Work instructions ::
Return all of the records below word for word, leaving out the pictures.

Extracted records ::

--- Start ---

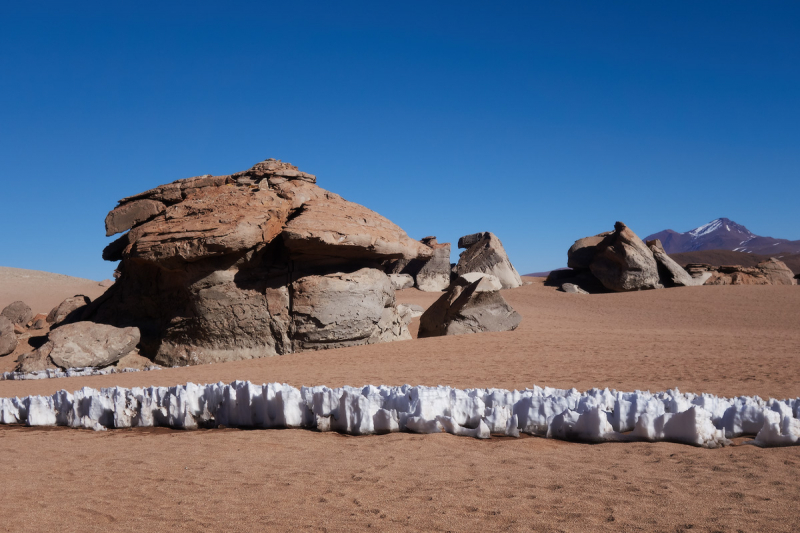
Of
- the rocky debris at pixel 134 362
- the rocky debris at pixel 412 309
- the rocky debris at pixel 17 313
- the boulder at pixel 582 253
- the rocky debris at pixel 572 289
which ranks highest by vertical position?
the boulder at pixel 582 253

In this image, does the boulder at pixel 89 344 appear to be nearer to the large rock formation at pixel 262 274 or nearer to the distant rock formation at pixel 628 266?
the large rock formation at pixel 262 274

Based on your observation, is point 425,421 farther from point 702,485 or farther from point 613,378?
point 613,378

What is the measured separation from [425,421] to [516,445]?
85 centimetres

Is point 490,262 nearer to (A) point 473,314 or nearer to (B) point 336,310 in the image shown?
(A) point 473,314

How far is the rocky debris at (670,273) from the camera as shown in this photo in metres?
22.6

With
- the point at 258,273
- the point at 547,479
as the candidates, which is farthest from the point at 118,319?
the point at 547,479

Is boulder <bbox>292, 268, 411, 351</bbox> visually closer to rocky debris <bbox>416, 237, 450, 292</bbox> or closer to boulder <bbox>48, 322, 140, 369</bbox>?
boulder <bbox>48, 322, 140, 369</bbox>

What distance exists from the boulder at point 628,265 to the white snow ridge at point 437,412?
58.1 feet

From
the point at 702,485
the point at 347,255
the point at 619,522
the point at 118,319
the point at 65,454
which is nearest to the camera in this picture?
the point at 619,522

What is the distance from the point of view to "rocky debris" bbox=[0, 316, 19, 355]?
1371 cm

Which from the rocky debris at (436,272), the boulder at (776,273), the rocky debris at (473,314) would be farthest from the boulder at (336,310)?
the boulder at (776,273)

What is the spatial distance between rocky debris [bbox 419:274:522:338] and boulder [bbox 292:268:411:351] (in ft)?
5.73

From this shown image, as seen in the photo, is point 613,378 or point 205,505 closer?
point 205,505

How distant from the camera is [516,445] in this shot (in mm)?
4535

--- End ---

Task result ::
Of
- the rocky debris at pixel 134 362
- the rocky debris at pixel 412 309
- the rocky debris at pixel 17 313
- the boulder at pixel 582 253
- the rocky debris at pixel 572 289
which ranks highest by vertical position?
the boulder at pixel 582 253

In this image, does the boulder at pixel 89 344 appear to be nearer to the large rock formation at pixel 262 274 or nearer to the distant rock formation at pixel 628 266?
the large rock formation at pixel 262 274

Based on your observation, is point 425,421 farther from point 702,485 or farther from point 613,378?
point 613,378

What is the measured separation from [425,421] to [516,445]?
85 centimetres

Is point 490,262 nearer to (A) point 473,314 or nearer to (B) point 336,310 in the image shown?
(A) point 473,314

How far is the rocky debris at (670,273) from the camera as shown in this photo in metres?
22.6

With
- the point at 258,273
- the point at 547,479
as the candidates, which is farthest from the point at 118,319?
the point at 547,479

Is boulder <bbox>292, 268, 411, 351</bbox> visually closer to rocky debris <bbox>416, 237, 450, 292</bbox> or closer to boulder <bbox>48, 322, 140, 369</bbox>?
boulder <bbox>48, 322, 140, 369</bbox>

What distance exists from the boulder at point 628,265 to the white snow ridge at point 437,412?
58.1 feet

From
the point at 702,485
the point at 347,255
the point at 619,522
the point at 118,319
the point at 65,454
which is nearest to the camera in this picture?
the point at 619,522

What is the distance from the point of view to "rocky debris" bbox=[0, 316, 19, 355]?
1371 cm

Which from the rocky debris at (436,272), the boulder at (776,273), the rocky debris at (473,314) would be farthest from the boulder at (336,310)?
the boulder at (776,273)

What is the spatial distance between rocky debris [bbox 419:274:522:338] and boulder [bbox 292:268:411:351] (in ft)?
5.73

From this shown image, as seen in the photo, is point 613,378 or point 205,505 closer?
point 205,505

How distant from the camera is [516,445] in this shot (in mm)?
4535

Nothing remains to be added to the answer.